Бар-Авва напрягся, ожидая допроса. Но его никто ни о чём не спрашивал. На него даже не смотрели. Это и пугало, и радовало.
Вот появилась ещё одна повозка, оттуда пинками выбросили худосочного высокого человека – лицо в ссадинах, синяки, таллиф изорван, на голове венец из колючек, лицо в потёках крови. Он смотрел в землю, вздыхал прерывисто.

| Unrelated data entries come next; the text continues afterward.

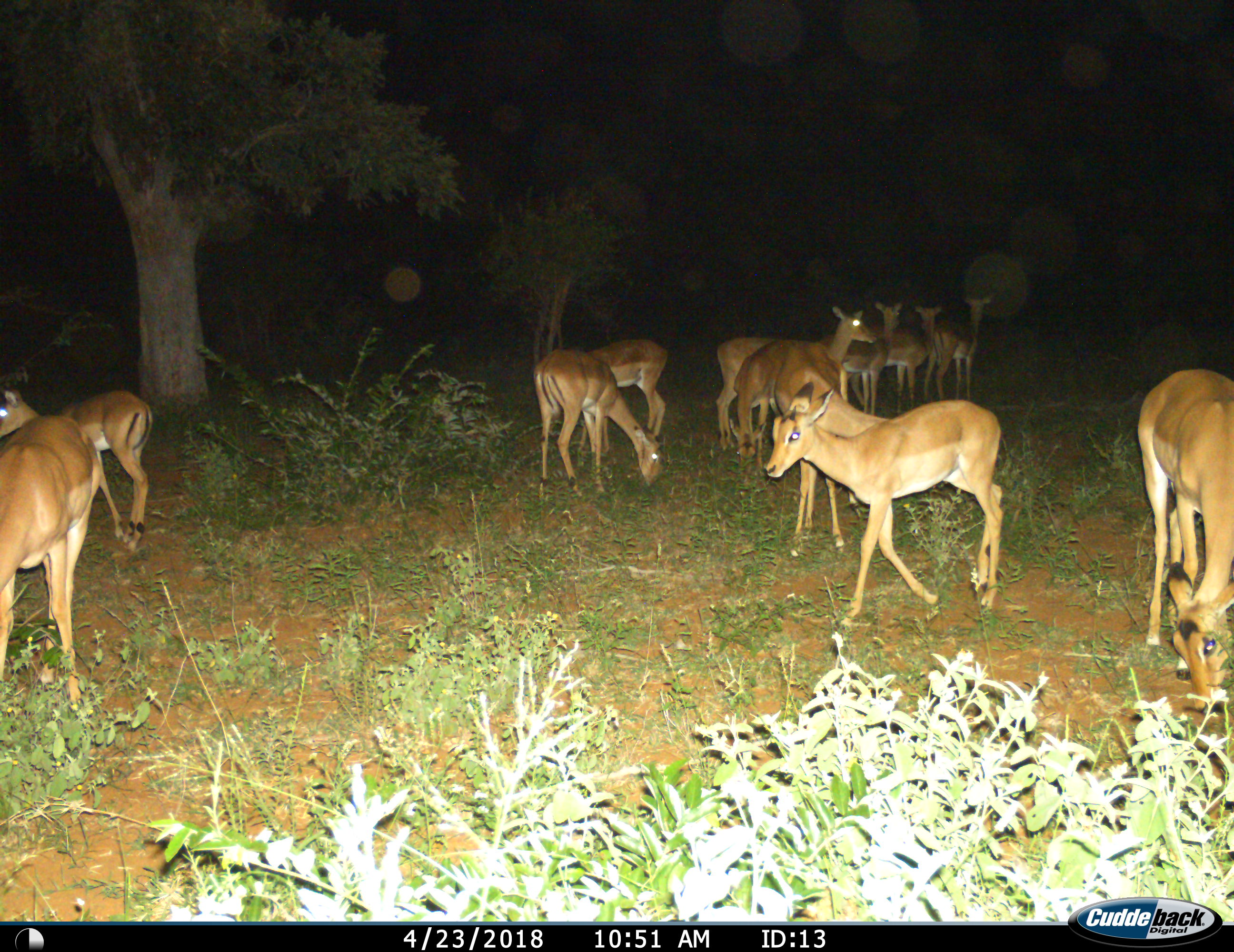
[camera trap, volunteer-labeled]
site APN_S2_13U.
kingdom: Animalia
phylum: Chordata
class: Mammalia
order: Artiodactyla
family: Bovidae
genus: Aepyceros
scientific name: Aepyceros melampus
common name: impala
Impala (Aepyceros melampus), count 11-50. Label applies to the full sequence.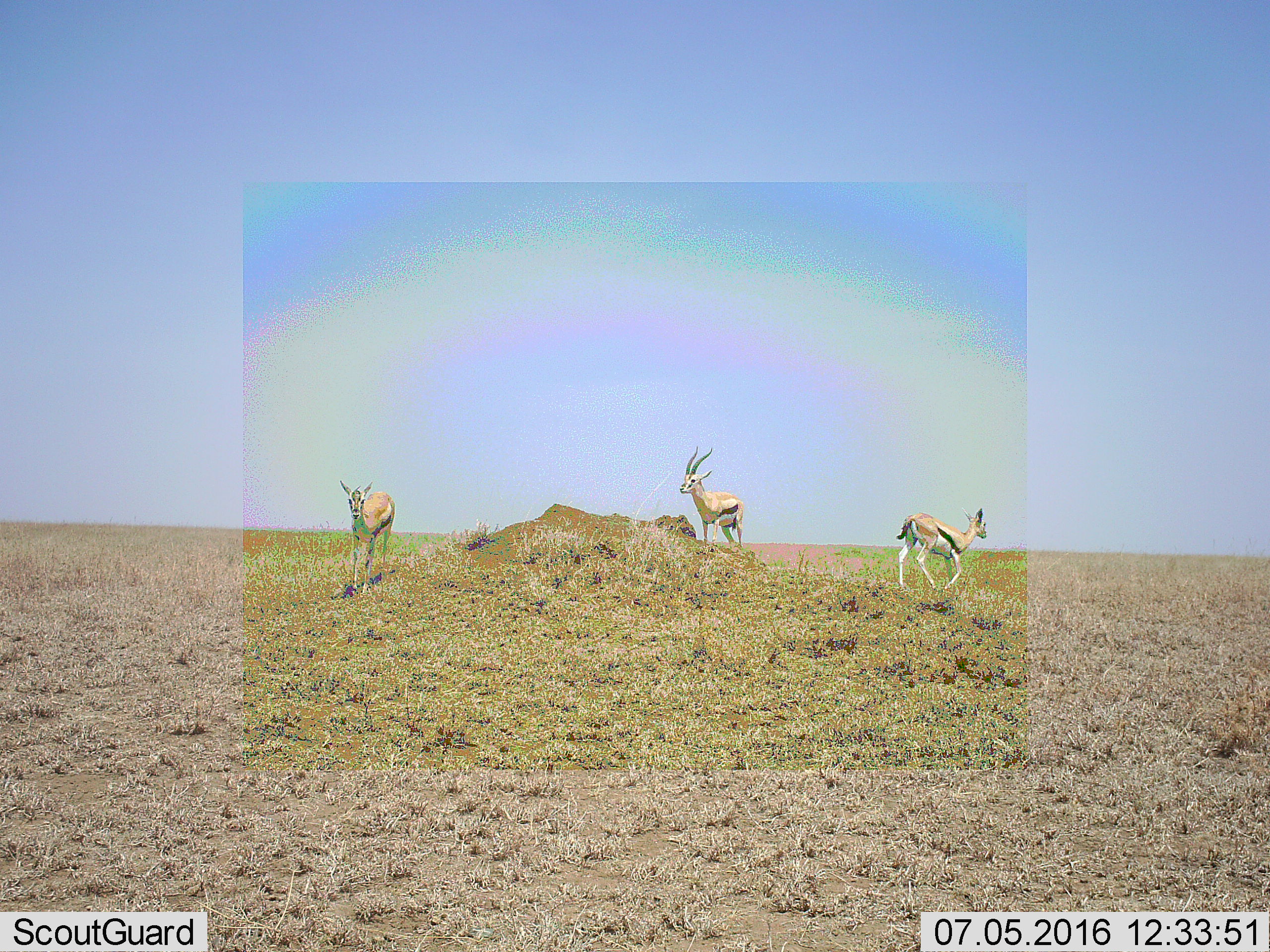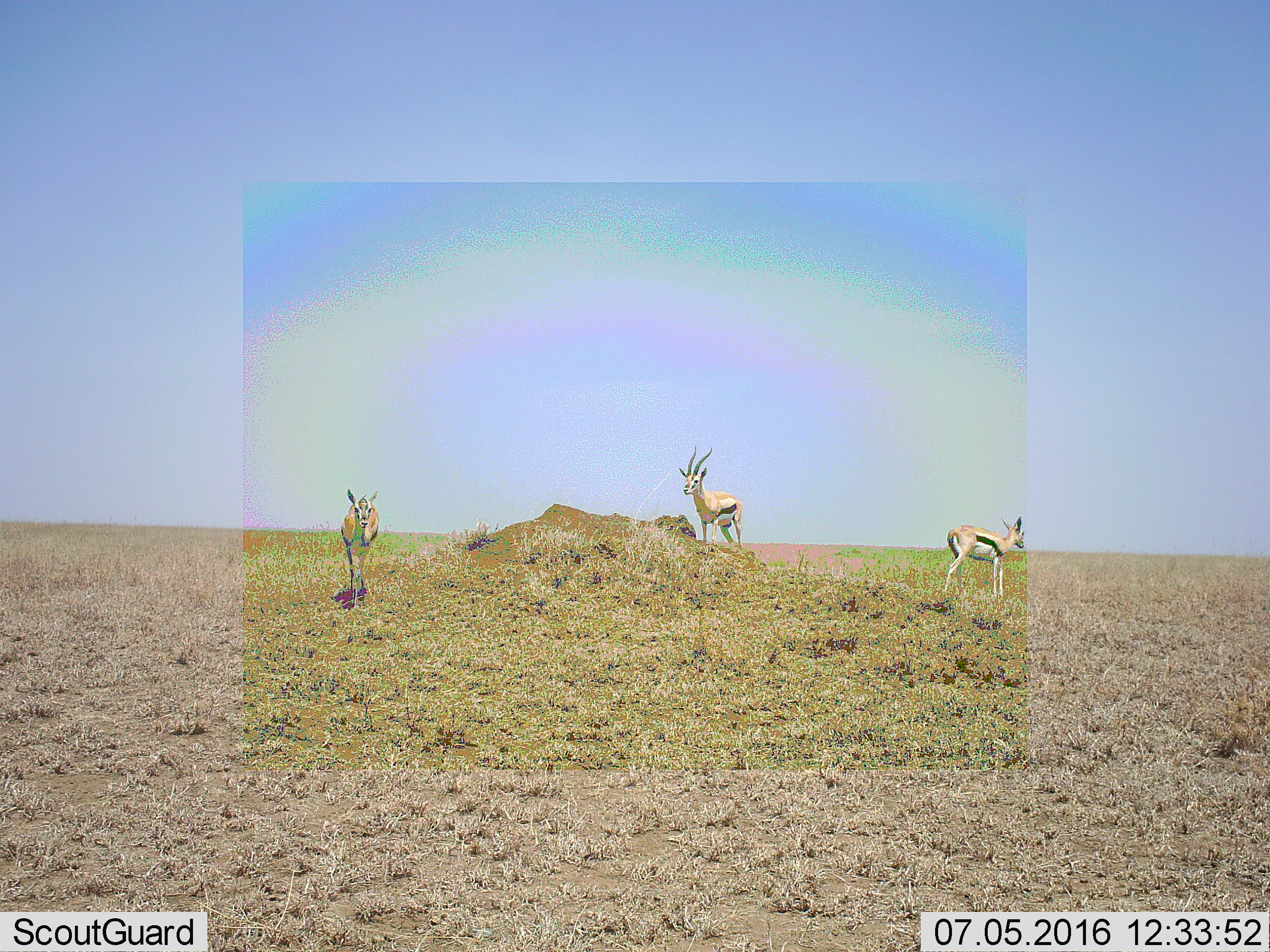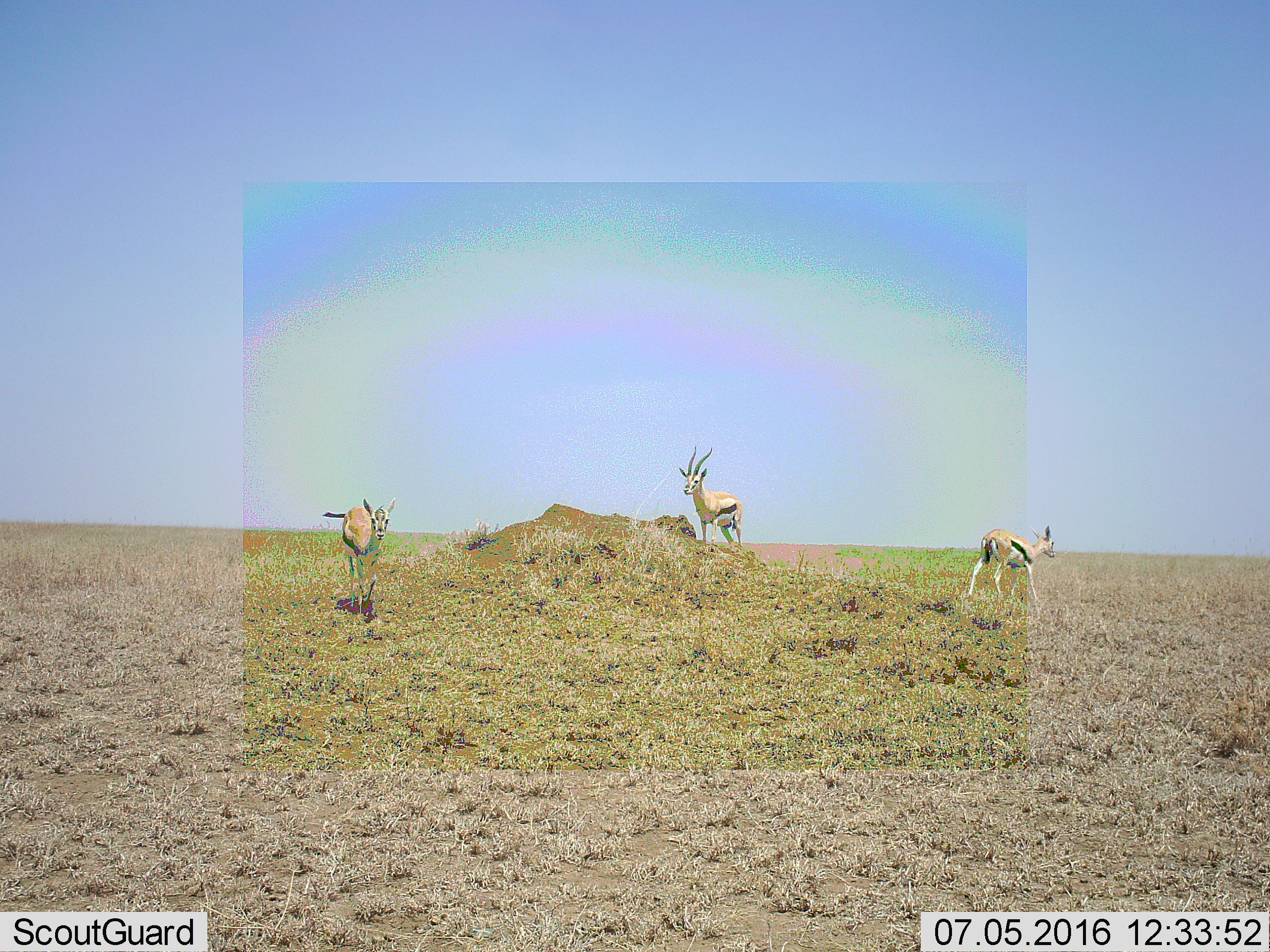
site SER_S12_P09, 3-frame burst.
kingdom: Animalia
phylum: Chordata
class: Mammalia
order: Artiodactyla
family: Bovidae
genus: Eudorcas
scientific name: Eudorcas thomsonii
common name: thomson's gazelle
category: gazellethomsons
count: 3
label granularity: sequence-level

Пилат задержал на нём взгляд, почесал бородавчатую щёку и, не вставая с кресла, надрывно, перекрывая гул, призвал:
– Народ иудейский!
В толпе прокатились смешки, хохот, кто-то закричал по-ослиному, кто-то на всю Гаввафу высморкался, кто-то из гущи толпы завопил: “Народ – урод! Еби его в рот!”
Прокуратор поморщился.
– Сегодня мы, пятый прокуратор Иудеи, наместник императора Тиверия, и ваши старейшины, избранники людей, судим четырёх мутителей жизни, преступивших закон. Трое из них – насильники, часто обижавшие вас и ваших близких…
Толпа забубнила одним недовольным голосом.
Прокуратор разозлился, хлопнул пухлой ладонью по подлокотнику:
– Четвёртый же – насильник над душами человеков! Так считают ваши законники, хотя я не нахожу в нём ничего опасного. Вот он стоит перед вами, именем Иешуа. Поглядите на него! Разве он здрав в уме? Ответь, Иешуа из Галилеи, верно ли, что ты в своих беседах называл себя царём Иудейским, подрывая тем самым основу основ нашей великой империи? Это так?
Высокий поднял лицо в крови.
– Ты говоришь, не я…
Толпе надоело слушать этот допрос, она зашуршала, загудела, заулюлюкала. Кто-то заблеял козлом. Засвистели по-разбойничьи, с переливами. Закукарекали, затопотали ногами. Посыпались бранная ругань и стук ножей о плошки.
Что-то неразборчиво кричал Пилат, но ему никто, кроме высокого, не внимал. Даже не услышали давно ожидаемых слов:
– Кого хотите на Пасху? Этого блаженного или вора и разбойника Бар-Авву? Кого дать вам?
В этот миг из толпы выскочила чёрно-белая собачонка Афа и с заполошным лаем метнулась на Пилата, но ближайший стражник успел взмахнуть ножнами – лай перешёл в визг, собака упала и завертелась на земле.
Толпа засвистела, заорала. Такого развлечения никто не ожидал.
Собака, хрипя, пыталась ползти. Задние лапы бессильно волочились по земле.
Она подобралась к высокому и уткнулась мордой ему в ногу. Тот присел на корточки, коснулся её, сказав тихо и внятно:
– Афа, беги! – И собака, вскочив, мельком отряхнувшись, кинулась мимо центурионов в чахлые кусты вокруг судилища.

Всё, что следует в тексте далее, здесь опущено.